Copy the data word for word, from the line with "SDO/AIA 131 Å" to the line with "sigmoid: (351, 172)".
□ □ □
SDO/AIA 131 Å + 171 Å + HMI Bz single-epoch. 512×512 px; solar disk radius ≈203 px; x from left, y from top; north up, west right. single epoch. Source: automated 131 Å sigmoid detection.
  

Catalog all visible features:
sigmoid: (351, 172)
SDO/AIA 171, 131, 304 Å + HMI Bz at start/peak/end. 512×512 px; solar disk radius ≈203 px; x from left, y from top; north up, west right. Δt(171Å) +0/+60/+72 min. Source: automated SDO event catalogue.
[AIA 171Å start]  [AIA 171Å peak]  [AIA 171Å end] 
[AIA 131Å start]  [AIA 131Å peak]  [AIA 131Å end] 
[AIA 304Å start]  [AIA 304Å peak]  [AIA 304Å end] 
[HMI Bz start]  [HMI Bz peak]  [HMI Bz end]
□ □ □
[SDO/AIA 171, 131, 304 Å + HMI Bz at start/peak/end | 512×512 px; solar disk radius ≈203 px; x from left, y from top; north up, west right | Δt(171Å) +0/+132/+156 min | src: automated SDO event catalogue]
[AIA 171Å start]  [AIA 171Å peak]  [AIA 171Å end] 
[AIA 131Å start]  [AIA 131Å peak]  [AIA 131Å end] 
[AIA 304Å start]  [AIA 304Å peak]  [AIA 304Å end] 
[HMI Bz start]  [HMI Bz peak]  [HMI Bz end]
□ □ □
### SOLUTION BELOW:
SDO/AIA 131 Å + 171 Å + HMI Bz single-epoch. 512×512 px; solar disk radius ≈203 px; x from left, y from top; north up, west right. single epoch. Source: automated 131 Å sigmoid detection.
  

Catalog all visible features:
sigmoid: (351, 172)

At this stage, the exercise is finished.